Mirifix78 a écrit : ↑05 avr. 2026 22:06
J'ai toujours dit que les dentistes avaient la capacité de tailler parfaitement les plumes.
tu ne crois pas si bien dire
un dentiste aurait inspiré George Parker pour ses plumes Duofold, plus raides que les précédentes
il en parle en 1926 (!!!),
https://parkersheaffer.com/parker-duofold-policy/
A few years ago, a friend with whom I was talking over some of the improvement work we are constantly doing on our pens and pencils, said:
“There’s a chap making dental machinery down in New England who would be a help to you on this work.”
Partly because he was not a pen-and-pencil man, I went down to see him, and hired him.
When he came out to Janesville to work, he said to me:
“As you know, I know almost nothing about the fountain-pen business. If you don’t mind, I’d rather not be told anything, for the present. It will be better, I think, if I do not know too much about how things have seen done. Just let me take me of the pens and think about it and see how it seems to me- they ought to be done.”

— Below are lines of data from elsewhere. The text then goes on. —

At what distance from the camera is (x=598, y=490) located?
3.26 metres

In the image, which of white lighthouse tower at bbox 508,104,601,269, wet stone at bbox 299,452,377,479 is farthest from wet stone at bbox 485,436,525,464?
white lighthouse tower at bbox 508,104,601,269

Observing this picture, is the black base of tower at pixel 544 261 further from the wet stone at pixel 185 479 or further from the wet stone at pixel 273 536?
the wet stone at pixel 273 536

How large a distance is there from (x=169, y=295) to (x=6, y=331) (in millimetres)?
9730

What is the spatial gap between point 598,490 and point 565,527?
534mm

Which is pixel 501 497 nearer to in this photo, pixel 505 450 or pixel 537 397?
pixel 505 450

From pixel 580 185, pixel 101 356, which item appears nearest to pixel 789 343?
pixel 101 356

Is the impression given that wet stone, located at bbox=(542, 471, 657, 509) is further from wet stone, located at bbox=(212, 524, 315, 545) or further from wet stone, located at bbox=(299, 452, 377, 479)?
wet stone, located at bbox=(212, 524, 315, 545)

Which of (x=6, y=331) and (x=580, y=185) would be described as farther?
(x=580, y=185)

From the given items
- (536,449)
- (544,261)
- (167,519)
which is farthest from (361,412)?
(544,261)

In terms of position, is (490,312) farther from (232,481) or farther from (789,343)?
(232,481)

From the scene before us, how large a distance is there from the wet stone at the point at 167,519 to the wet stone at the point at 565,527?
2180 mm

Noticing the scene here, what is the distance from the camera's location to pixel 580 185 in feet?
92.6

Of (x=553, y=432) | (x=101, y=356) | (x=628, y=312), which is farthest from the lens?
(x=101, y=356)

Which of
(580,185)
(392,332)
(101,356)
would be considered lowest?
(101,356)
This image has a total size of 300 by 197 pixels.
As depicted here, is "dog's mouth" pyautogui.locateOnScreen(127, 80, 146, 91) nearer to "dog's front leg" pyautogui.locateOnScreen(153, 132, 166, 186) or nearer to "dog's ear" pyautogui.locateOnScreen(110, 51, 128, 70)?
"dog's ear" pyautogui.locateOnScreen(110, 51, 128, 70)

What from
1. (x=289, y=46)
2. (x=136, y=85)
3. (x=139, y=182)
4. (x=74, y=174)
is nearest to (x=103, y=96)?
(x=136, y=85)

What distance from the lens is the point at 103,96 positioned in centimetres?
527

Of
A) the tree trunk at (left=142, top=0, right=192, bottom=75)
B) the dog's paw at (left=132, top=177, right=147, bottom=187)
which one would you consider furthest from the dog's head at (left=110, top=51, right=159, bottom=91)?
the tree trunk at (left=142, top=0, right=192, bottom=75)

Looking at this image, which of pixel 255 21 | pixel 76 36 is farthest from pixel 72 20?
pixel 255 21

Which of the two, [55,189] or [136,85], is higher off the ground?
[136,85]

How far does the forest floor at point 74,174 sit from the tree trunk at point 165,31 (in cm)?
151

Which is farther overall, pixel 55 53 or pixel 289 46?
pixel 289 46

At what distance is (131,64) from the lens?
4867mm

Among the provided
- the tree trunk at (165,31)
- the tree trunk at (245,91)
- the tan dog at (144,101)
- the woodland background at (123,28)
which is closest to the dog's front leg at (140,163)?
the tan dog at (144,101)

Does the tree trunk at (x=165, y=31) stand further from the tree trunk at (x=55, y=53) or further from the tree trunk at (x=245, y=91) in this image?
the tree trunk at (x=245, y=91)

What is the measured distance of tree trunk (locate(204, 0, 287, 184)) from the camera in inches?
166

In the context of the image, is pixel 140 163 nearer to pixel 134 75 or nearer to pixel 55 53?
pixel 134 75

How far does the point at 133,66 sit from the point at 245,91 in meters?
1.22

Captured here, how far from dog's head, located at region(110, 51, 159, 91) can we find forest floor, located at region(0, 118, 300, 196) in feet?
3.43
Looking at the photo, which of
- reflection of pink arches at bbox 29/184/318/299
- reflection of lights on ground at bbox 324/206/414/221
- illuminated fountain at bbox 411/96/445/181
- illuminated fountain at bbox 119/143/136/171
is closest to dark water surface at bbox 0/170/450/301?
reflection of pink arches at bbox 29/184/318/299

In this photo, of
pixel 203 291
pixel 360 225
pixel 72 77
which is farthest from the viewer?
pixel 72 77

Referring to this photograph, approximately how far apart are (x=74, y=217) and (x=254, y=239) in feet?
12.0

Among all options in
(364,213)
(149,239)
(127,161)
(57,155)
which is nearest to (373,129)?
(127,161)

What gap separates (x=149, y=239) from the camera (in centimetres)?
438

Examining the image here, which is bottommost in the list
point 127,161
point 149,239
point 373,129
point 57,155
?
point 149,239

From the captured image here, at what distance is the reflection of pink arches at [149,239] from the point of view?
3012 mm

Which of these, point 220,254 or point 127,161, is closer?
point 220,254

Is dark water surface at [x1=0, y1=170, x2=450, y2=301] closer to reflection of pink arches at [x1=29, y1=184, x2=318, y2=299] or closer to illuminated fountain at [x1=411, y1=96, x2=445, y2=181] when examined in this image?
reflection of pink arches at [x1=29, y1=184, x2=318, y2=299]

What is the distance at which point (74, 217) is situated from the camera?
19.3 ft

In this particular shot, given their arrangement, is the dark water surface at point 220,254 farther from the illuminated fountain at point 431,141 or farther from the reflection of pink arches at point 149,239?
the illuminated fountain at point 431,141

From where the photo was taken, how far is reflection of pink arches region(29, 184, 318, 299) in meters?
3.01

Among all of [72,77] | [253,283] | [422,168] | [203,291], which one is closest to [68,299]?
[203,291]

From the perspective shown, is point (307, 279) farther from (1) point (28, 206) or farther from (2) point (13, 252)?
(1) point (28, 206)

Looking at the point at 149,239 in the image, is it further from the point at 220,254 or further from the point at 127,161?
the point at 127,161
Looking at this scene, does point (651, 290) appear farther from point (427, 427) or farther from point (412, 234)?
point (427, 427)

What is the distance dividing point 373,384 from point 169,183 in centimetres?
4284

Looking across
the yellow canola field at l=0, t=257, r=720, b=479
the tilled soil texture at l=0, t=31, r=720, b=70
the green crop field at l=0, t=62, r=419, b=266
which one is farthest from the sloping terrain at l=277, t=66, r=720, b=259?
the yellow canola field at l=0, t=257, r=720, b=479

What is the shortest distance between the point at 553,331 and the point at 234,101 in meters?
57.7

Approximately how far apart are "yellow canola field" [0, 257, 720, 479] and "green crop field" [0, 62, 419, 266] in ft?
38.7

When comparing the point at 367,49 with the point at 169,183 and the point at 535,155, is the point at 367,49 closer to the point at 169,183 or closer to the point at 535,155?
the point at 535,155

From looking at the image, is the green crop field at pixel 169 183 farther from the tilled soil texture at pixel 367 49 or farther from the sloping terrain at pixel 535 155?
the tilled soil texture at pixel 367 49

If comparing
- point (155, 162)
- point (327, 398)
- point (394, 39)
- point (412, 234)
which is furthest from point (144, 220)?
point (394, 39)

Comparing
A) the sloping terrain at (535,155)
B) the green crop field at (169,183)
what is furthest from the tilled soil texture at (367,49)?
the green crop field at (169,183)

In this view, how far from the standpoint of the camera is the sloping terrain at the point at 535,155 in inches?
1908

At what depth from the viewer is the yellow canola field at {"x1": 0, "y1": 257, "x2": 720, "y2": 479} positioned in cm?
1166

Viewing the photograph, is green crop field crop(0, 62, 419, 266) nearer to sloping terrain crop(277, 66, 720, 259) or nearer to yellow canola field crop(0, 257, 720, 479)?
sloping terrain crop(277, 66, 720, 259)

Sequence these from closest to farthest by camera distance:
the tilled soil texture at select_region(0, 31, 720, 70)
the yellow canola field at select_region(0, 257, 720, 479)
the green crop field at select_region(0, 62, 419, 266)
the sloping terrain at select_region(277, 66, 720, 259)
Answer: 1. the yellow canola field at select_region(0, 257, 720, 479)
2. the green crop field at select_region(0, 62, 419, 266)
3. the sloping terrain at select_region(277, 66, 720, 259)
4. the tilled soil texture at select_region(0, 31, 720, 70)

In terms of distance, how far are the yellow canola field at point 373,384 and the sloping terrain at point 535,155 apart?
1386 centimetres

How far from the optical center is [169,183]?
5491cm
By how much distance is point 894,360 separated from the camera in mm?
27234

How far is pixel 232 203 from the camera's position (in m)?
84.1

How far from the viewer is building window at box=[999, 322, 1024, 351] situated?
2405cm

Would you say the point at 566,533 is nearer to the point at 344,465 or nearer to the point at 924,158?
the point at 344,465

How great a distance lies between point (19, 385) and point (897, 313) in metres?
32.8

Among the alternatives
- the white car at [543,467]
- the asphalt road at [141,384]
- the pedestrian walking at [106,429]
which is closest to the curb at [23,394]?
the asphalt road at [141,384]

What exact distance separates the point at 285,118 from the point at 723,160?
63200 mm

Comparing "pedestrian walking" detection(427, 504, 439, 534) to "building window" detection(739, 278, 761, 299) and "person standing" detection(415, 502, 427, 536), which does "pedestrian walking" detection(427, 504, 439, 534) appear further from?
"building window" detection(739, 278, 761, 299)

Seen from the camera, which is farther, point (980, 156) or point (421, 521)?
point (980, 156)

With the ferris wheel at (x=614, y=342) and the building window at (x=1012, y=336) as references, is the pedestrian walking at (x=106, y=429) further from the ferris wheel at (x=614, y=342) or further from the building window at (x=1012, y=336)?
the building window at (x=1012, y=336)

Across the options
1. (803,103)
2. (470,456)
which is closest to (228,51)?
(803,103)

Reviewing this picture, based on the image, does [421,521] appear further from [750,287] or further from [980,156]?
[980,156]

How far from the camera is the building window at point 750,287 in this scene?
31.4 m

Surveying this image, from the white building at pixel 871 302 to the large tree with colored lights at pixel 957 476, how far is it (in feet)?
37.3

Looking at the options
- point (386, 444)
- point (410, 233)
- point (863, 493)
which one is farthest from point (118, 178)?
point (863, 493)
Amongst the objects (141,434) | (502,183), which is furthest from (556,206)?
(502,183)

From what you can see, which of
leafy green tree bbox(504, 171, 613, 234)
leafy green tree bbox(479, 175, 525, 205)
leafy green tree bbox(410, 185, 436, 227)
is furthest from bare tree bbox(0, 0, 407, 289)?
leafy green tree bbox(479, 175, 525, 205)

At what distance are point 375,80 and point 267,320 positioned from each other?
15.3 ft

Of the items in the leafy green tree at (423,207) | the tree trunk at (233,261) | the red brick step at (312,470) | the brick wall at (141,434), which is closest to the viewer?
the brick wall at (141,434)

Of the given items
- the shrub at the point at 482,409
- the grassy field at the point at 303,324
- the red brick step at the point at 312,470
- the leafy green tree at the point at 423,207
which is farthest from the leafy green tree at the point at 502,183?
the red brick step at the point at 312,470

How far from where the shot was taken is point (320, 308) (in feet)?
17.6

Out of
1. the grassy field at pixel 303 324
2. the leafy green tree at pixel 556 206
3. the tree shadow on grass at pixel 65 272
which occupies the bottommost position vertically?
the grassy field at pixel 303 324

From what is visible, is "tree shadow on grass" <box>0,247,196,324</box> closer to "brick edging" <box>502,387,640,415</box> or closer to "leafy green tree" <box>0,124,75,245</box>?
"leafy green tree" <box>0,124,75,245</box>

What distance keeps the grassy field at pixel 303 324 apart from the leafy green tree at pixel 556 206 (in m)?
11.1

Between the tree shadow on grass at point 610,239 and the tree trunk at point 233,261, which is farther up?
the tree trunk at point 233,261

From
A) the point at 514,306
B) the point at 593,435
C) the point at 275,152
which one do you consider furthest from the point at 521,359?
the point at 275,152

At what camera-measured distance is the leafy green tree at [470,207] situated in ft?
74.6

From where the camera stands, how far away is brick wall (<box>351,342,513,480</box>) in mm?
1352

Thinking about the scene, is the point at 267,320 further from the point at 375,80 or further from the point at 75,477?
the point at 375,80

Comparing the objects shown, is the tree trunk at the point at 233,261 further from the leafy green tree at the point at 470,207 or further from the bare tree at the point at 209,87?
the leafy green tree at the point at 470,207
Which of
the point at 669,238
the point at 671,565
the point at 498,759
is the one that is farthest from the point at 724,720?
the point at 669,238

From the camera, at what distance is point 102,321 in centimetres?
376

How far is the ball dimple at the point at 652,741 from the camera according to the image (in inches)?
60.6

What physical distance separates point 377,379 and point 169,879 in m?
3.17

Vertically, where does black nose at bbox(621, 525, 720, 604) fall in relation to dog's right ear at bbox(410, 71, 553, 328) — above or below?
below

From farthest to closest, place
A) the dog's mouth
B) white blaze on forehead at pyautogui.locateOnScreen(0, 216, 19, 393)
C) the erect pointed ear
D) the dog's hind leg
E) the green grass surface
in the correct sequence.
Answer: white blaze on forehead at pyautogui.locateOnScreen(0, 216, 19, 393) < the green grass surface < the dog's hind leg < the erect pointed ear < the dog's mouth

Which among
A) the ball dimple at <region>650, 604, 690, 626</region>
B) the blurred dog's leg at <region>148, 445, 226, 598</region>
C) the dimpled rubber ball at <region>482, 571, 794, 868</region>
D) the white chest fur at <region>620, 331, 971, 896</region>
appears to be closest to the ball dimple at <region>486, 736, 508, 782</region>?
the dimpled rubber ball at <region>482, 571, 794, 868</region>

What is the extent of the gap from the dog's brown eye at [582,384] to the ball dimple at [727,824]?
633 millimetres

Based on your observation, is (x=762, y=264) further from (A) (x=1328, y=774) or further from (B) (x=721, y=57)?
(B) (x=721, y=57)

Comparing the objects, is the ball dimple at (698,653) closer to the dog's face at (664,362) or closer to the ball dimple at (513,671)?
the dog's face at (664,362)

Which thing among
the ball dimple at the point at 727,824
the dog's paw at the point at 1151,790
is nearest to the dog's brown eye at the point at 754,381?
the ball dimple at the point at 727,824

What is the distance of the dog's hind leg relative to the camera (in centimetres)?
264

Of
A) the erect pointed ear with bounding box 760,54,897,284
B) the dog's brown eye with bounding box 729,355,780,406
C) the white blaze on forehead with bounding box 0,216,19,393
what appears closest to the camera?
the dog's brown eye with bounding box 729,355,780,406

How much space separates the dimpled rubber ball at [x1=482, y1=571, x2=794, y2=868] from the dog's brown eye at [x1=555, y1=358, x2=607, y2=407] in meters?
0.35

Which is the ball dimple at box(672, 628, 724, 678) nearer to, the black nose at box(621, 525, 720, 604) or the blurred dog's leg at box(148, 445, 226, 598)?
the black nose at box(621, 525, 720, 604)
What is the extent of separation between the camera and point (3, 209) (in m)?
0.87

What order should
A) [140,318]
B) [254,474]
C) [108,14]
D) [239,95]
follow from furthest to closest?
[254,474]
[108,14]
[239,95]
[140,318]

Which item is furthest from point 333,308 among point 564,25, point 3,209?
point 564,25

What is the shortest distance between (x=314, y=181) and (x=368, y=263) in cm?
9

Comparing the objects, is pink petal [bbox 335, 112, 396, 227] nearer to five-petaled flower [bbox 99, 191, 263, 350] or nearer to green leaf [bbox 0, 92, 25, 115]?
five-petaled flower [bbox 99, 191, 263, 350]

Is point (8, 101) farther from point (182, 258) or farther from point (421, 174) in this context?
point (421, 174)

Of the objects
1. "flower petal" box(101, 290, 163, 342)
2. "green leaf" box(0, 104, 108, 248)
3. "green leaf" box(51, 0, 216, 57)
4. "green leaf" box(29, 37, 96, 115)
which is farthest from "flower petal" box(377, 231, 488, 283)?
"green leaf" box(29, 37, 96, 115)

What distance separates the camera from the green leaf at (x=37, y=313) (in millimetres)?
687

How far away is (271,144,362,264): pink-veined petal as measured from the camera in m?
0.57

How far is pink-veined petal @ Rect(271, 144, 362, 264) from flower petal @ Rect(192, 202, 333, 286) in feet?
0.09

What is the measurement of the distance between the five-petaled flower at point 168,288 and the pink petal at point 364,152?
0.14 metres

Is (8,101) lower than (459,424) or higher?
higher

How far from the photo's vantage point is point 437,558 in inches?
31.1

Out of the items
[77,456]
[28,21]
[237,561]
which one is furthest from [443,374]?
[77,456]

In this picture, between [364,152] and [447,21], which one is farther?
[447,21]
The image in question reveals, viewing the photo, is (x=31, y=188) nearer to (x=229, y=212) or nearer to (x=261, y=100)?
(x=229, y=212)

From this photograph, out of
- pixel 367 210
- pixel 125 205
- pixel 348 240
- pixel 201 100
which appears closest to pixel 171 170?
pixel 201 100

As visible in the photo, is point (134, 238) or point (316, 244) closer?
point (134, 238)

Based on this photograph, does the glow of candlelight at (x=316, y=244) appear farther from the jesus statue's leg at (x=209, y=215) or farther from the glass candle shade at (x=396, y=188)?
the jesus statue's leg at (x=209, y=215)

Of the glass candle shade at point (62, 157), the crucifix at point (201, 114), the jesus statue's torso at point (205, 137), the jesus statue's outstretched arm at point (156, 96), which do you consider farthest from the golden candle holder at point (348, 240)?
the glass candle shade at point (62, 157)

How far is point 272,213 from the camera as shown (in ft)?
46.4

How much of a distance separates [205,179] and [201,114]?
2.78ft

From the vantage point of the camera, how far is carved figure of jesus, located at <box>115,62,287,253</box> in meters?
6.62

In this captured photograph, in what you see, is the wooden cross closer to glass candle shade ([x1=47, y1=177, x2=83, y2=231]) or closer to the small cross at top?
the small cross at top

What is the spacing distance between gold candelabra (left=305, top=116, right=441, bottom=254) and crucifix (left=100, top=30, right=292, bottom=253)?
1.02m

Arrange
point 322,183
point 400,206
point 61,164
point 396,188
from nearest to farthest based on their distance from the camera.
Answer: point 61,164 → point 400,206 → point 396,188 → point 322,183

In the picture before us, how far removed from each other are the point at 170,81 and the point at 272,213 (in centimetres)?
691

The pen point, as the business end of the pen, was the first thing he studied, and he immediately discovered a practice there that struck him as strange. As with all other pens of that time, the “two sides of the point of our pen were braced together at the tip.
It had been assumed from time immemorial in the pen business that the bracing was necessary to make the point strong. No one experienced in the pen business would have thought of questioning the practice: no one had questioned it in many years at any rate.
But the dental machinery man, with his mind fresh toward our work, immediately thought of it as odd. He noticed that the two sides of the pen were strong enough to stand on their own, without this pressing together. He thought the ink might flow down between them better if they were not so pressed.
And he made up a pen in this novel style to find out.
This fountain pen was the first ever made in our factory, and the first ever made anywhere, so far as I know, that was sure to write the moment it was set to paper.
We adopted the new style of point, and it has been a large factor in our sales ever since. I have recently been around the world, and I have found people everywhere giving this as a reason for having purchased our pen.
One of the easiest assumptions for all of us, I suspect -all managers, I mean- is that the best guidance in running our business is what already has been done in it, in our own concern or in others in our line.
I am certainly not saying that we have profited by ignoring what has worked well for us in the past, or what has worked well for our competitors. But I am frank in saying that our best gains have come from departures from both.